Theresa May’s terse, scripted style of speech could be the impatience of a serious politician with momentous work to get on with. The trouble is that it could also be the paranoia of a deeply average one in continual fear of exposure. Either way, it is rational. The repetition of slogans in lieu of answers carries no cost. Voters take so little notice of politics that a thousandth prime ministerial allusion to “strong and stable leadership” seems to them as fresh as a line coined on the spot. If this reads like an attempt to blame the public for the debasement of political communication into disembodied catchphrases, it is. Mrs May could not survive an election campaign saying so little so often if people paid attention.

The influx of a few hundred thousand people should not be enough to skew a great party to the left, and perhaps to ruin. In the mid-20th century age of mass participation — when Labour claimed 1m members in a less populous Britain — the centre might have held against the new arrivals. In 2015, when there were just 200,000 members, the centre folded like a deck chair.

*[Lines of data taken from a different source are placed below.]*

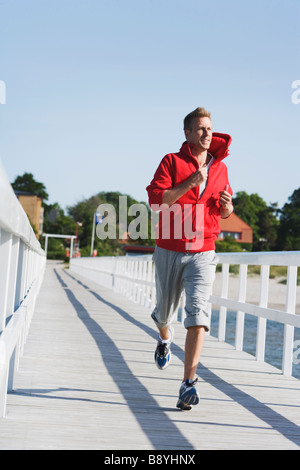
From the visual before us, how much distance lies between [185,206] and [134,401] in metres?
1.31

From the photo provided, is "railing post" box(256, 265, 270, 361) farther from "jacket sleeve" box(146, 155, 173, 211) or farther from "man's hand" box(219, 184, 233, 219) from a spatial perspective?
"jacket sleeve" box(146, 155, 173, 211)

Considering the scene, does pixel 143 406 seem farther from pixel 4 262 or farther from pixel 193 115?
pixel 193 115

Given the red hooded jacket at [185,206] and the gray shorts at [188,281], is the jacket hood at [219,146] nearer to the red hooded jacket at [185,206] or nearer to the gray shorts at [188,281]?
the red hooded jacket at [185,206]

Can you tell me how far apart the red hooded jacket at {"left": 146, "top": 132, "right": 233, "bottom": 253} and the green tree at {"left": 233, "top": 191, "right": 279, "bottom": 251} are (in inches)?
5065

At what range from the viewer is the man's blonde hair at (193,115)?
14.7 ft

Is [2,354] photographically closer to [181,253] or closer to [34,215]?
[181,253]

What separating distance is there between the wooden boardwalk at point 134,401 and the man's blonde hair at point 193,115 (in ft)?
5.93

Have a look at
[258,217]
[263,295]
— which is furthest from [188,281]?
[258,217]

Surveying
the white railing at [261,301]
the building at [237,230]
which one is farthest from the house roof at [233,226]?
the white railing at [261,301]

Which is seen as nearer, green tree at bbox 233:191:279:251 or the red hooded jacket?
the red hooded jacket

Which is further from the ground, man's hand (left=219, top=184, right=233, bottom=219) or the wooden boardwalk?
man's hand (left=219, top=184, right=233, bottom=219)

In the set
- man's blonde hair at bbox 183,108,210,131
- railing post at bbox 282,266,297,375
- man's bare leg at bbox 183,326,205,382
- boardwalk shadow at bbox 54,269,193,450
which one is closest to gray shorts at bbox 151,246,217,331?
man's bare leg at bbox 183,326,205,382

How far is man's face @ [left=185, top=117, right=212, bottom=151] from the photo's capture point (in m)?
4.49

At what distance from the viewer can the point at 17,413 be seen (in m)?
3.92
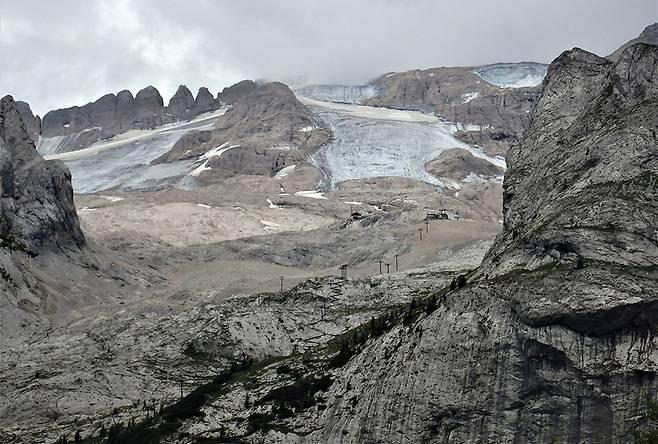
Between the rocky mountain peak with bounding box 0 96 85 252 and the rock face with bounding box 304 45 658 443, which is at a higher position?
the rocky mountain peak with bounding box 0 96 85 252

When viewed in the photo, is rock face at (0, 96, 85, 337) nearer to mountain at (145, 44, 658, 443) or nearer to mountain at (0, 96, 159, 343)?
mountain at (0, 96, 159, 343)

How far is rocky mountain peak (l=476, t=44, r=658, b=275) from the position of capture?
5497 centimetres

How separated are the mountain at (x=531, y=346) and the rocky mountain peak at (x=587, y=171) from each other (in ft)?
0.43

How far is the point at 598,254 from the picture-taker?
53562 millimetres

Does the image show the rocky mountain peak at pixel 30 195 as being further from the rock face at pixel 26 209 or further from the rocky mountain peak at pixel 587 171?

In all three cases — Labour’s mess, lacklustre office-holders, impoverished rhetoric — it is short-sighted to blame the proximate culprits.

In my role as a commentator, I encounter just two attitudes to politics: indifference and obsession. A civic culture needs more hobbyists, engaged enough to scrutinise the news and join a party, but removed enough to bring a perspective born of civilian life.

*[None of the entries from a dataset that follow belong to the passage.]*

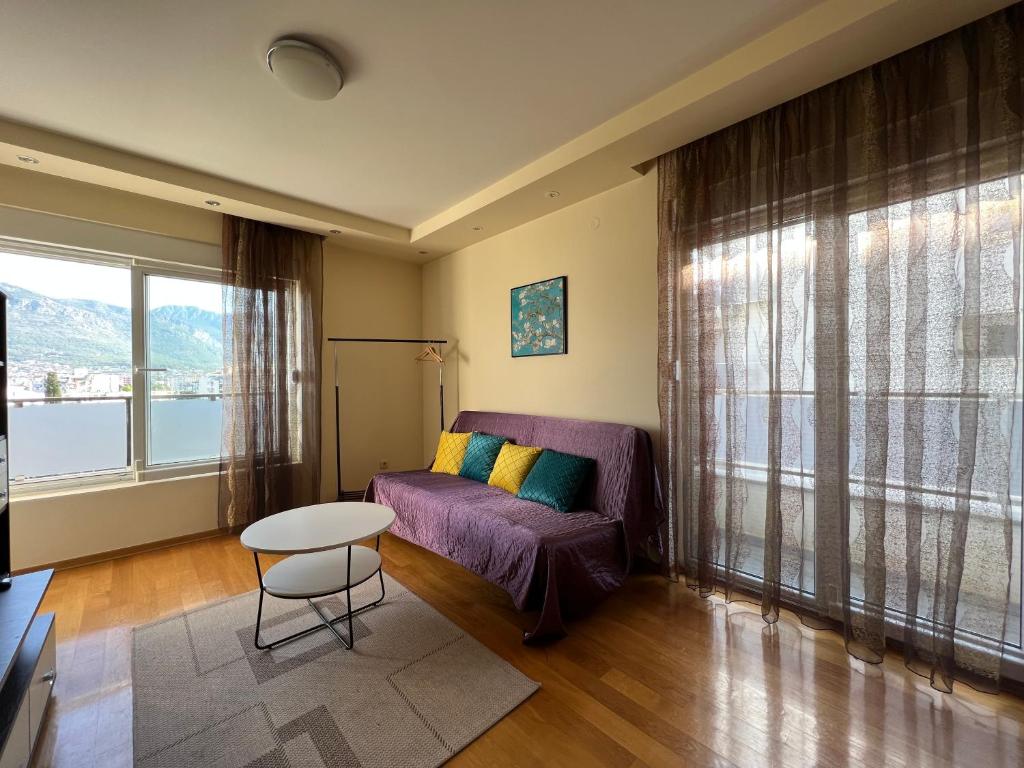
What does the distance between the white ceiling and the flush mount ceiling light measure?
5 centimetres

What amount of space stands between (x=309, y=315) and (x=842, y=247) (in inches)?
150

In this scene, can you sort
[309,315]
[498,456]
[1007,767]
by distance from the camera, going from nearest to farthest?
[1007,767]
[498,456]
[309,315]

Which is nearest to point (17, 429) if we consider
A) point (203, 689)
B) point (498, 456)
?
point (203, 689)

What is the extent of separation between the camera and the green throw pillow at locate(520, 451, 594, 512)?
270 cm

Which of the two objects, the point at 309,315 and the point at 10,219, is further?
the point at 309,315

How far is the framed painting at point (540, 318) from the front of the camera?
132 inches

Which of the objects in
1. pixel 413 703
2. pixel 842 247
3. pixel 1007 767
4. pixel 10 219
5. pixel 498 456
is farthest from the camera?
pixel 498 456

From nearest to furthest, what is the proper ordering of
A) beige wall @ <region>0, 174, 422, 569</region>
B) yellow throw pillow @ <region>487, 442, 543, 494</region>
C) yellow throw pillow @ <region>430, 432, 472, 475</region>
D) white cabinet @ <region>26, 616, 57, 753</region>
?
1. white cabinet @ <region>26, 616, 57, 753</region>
2. beige wall @ <region>0, 174, 422, 569</region>
3. yellow throw pillow @ <region>487, 442, 543, 494</region>
4. yellow throw pillow @ <region>430, 432, 472, 475</region>

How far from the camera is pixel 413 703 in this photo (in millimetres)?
1687

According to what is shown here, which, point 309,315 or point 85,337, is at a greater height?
point 309,315

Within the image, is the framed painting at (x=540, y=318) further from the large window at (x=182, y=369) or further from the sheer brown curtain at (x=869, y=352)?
the large window at (x=182, y=369)

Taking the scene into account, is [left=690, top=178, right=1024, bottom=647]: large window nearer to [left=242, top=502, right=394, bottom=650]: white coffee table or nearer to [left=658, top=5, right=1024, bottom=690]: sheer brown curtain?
[left=658, top=5, right=1024, bottom=690]: sheer brown curtain

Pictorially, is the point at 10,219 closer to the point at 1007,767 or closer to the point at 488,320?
the point at 488,320

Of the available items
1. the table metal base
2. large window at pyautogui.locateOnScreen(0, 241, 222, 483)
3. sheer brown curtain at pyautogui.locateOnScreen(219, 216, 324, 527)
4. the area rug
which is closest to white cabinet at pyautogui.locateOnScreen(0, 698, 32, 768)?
the area rug
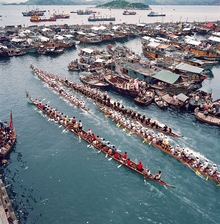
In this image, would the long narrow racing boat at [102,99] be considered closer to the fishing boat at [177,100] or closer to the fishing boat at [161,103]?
the fishing boat at [161,103]

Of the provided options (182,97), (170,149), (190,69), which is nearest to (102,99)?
(182,97)

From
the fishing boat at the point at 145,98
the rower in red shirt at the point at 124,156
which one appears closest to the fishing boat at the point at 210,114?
the fishing boat at the point at 145,98

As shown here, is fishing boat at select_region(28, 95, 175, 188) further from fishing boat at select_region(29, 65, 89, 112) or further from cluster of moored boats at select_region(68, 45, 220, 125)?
cluster of moored boats at select_region(68, 45, 220, 125)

People must get involved to salvage the product. The reluctance is understandable. Politics is full of people who discovered it in their youth and called off the search for other interests. On the right, there is something of the humid handshake and the sweaty upper lip about it. On the left, there is teenage shrillness and a taste for activism as an end in itself. If most citizens want no part of this world — this eternal students union — that is natural. But do not then feign surprise when this sect of obsessives has a material effect on your lives. You left them to it.

Our nearest equivalent for originality (   sometimes stretching to perversity ) is Newton Emerson. While of course he has plenty to say about politicians on all sides,  his latest is in the Irish News is about  Michelle O’Neill who is  the political leader Gerry Adams  thinks  we deserve. I  must say, she doesn’t  seem like a  new broom, more a robotic straw woman.

The fault  lies with the media for kludging O’Neill into a trite peace process narrative of the progressive new leader, apparently based on little more than observing her youth, gender and failure to turn up for work in a balaclava.

A better analysis of her promotion is needed and deserved.

The key question arising over O’Neill’s leadership is not whether she is proud of the IRA (she has said that she is) but whether her party will ever return to Stormont.

O’Neill was openly and single-handedly appointed by Gerry Adams to be ‘northern leader’ in this period of Stormont limbo, so her qualities as a politician send a message on that question.

There may be some squeamishness in the media over acknowledging those qualities, for fear of seeming biased, prejudiced or rude. However, the blunt facts of the matter are that O’Neill has never been considered among the top tier of her party’s talent, that she is a dogmatic hardliner on the “freedom struggle” and that there is precious little evidence of her ever leading anyone.

On the contrary, Adams frequently speaks for her at press conferences, patronisingly asks if she has anything to add and even refers to her as “missus”. His behaviour towards her can seem like a disrespect agenda. It is certainly in sharp contrast to how he treats Mary Lou McDonald, the Sinn Féin deputy president and O’Neill’s approximate counterpart in the Dail.

Could that be precisely the point?

Perhaps indicating less respect for Stormont is the signal O’Neill has been chosen to send – and hardliners are the target audience.